**Task directions**
In the lines below, find the one that contains "How great a" and write it out exactly, along with every line that follows it.

— start —

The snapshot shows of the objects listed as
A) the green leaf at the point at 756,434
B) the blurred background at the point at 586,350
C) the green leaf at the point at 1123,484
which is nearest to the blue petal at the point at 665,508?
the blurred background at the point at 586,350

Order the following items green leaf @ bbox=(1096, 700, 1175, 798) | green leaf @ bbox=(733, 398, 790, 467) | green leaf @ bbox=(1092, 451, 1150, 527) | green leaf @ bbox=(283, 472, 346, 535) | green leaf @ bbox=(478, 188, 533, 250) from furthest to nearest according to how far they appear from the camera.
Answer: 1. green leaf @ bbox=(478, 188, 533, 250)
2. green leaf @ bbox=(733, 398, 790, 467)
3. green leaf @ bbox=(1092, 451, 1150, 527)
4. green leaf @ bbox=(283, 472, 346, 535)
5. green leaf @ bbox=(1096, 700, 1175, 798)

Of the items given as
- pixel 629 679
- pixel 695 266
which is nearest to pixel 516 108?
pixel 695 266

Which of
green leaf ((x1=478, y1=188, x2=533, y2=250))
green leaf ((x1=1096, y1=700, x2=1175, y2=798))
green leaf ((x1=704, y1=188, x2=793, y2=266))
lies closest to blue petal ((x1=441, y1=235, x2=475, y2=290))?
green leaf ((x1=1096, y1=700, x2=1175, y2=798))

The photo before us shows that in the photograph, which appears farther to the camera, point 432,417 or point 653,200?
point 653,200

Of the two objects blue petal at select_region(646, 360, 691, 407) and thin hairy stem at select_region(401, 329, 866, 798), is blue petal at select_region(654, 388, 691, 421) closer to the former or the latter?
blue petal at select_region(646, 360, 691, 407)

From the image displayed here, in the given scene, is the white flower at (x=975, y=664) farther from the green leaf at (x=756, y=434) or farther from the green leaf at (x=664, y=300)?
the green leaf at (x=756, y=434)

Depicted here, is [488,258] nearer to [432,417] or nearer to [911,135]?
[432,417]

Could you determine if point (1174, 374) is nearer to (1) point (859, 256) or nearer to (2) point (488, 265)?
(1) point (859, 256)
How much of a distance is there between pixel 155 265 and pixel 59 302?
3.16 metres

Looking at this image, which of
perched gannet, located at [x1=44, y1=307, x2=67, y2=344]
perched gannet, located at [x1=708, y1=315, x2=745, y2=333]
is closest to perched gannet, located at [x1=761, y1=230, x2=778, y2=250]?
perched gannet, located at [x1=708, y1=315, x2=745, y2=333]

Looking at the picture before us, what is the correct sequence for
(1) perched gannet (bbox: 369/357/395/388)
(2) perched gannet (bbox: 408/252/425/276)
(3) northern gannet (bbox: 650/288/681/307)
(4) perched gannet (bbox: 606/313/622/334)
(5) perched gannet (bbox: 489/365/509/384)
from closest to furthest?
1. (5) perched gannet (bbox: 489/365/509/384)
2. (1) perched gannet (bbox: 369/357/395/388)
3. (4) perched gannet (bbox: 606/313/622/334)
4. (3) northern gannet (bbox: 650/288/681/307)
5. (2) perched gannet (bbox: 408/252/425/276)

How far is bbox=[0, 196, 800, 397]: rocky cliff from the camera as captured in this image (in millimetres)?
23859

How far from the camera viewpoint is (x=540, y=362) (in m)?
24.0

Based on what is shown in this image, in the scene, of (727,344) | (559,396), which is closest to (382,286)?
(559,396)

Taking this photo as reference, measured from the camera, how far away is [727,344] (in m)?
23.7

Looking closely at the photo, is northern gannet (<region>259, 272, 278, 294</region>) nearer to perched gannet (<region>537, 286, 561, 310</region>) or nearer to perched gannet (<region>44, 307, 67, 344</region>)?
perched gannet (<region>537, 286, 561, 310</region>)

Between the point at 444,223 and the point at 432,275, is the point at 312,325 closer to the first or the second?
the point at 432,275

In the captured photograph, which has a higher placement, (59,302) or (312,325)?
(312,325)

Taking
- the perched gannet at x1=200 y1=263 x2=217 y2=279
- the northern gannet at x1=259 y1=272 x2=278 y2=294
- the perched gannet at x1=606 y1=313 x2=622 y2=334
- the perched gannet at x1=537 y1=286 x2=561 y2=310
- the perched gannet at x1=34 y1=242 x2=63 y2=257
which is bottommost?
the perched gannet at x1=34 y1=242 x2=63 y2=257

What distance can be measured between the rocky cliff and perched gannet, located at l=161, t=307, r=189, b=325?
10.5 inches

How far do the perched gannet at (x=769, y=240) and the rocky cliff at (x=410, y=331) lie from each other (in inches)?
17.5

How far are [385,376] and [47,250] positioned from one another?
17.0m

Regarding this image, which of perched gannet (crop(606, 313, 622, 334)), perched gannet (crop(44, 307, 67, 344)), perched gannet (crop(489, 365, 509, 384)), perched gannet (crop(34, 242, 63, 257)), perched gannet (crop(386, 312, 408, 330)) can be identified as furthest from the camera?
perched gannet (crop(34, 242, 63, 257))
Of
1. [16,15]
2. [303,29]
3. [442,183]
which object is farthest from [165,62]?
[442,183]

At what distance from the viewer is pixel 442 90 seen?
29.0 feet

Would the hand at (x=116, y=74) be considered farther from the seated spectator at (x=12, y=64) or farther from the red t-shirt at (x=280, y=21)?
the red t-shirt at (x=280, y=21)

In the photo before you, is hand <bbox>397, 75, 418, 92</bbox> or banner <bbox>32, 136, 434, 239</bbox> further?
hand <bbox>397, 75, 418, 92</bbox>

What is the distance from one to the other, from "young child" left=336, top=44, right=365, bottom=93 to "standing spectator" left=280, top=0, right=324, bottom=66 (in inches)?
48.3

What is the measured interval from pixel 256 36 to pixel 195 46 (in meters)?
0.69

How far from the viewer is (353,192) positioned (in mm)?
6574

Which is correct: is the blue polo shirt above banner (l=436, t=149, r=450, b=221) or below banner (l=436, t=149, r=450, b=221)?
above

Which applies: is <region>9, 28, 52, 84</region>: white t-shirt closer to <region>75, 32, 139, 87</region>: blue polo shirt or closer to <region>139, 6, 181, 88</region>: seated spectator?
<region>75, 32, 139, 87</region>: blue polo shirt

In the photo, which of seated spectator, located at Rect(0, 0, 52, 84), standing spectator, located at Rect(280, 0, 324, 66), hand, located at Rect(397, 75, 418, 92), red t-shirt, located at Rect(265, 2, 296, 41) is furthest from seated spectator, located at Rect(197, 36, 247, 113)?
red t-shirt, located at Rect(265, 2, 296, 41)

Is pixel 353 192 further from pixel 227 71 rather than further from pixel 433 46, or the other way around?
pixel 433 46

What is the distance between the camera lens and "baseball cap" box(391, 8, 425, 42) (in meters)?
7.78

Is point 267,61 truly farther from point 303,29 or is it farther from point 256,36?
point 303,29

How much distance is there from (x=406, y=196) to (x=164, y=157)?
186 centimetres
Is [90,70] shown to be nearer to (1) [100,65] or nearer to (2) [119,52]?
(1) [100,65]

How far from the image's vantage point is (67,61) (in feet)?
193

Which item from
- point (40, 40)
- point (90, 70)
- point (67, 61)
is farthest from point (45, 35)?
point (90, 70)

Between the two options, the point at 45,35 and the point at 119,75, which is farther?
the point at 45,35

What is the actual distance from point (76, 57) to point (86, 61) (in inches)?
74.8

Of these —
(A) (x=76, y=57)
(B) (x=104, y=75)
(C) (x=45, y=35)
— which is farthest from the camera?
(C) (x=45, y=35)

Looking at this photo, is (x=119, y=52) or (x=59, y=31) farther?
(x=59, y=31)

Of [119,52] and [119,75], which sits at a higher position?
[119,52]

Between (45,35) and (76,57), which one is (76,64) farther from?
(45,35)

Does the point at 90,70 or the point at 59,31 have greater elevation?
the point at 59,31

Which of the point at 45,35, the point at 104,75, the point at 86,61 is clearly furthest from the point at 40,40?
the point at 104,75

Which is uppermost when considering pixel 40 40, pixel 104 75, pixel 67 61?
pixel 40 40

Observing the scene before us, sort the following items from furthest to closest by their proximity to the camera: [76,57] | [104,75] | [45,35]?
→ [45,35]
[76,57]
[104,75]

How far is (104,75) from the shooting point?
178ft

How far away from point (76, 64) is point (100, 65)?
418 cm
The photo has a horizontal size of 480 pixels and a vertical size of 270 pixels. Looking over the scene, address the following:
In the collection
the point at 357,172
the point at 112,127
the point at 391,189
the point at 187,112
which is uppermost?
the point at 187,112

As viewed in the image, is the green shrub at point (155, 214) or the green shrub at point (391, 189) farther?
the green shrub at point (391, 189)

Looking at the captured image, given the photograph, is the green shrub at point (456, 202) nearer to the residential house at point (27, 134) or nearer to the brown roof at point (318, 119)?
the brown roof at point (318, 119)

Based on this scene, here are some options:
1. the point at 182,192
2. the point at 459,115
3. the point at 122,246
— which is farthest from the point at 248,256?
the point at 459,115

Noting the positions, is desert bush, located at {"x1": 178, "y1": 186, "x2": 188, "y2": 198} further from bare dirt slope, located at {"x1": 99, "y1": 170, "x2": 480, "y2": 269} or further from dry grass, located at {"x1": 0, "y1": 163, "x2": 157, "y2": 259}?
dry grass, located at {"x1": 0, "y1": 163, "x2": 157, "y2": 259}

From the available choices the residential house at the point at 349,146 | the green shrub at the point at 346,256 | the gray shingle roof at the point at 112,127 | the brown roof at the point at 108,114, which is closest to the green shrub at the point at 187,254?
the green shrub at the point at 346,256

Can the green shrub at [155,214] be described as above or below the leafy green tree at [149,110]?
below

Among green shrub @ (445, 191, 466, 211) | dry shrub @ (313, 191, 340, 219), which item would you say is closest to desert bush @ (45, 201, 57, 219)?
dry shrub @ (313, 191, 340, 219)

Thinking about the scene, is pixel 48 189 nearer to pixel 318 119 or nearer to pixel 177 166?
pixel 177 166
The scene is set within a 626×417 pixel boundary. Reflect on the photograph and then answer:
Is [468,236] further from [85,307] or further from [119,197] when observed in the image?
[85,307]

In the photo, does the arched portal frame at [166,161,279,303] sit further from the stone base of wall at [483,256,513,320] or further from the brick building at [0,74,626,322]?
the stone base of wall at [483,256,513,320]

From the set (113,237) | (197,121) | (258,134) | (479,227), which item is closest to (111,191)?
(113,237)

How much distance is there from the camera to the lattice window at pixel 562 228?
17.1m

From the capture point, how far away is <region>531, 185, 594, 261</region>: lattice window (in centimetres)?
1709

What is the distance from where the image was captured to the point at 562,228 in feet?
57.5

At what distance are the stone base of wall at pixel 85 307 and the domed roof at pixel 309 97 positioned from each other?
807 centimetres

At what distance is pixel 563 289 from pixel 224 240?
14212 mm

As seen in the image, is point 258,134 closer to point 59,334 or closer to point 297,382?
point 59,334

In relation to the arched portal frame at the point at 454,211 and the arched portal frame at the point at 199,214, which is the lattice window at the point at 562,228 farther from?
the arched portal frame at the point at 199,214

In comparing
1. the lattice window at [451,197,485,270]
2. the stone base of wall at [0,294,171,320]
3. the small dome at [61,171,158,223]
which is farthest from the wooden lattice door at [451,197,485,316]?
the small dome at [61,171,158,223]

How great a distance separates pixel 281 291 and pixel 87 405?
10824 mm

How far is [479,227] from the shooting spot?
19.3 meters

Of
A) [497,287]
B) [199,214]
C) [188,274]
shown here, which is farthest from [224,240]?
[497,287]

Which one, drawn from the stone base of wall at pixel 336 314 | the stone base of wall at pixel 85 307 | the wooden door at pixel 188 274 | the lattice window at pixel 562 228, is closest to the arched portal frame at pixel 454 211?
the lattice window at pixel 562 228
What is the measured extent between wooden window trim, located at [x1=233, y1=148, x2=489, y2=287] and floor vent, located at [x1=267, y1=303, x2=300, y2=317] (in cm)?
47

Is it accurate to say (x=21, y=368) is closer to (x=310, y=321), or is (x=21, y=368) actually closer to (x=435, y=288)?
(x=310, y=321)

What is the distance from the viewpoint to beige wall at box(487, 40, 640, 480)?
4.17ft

— end —

**Task output**
How great a distance separates pixel 281 291 and pixel 87 405?
10824 mm

How far is [479,227] from the shooting spot?
19.3 meters

Of
A) [497,287]
B) [199,214]
C) [188,274]
shown here, which is farthest from [224,240]?
[497,287]

Which one, drawn from the stone base of wall at pixel 336 314 | the stone base of wall at pixel 85 307 | the wooden door at pixel 188 274 | the lattice window at pixel 562 228, is closest to the arched portal frame at pixel 454 211?
the lattice window at pixel 562 228
What is the measured extent between wooden window trim, located at [x1=233, y1=148, x2=489, y2=287] and floor vent, located at [x1=267, y1=303, x2=300, y2=317] (in cm)?
47

Is it accurate to say (x=21, y=368) is closer to (x=310, y=321), or is (x=21, y=368) actually closer to (x=435, y=288)?
(x=310, y=321)

What is the distance from the viewpoint to beige wall at box(487, 40, 640, 480)?
4.17ft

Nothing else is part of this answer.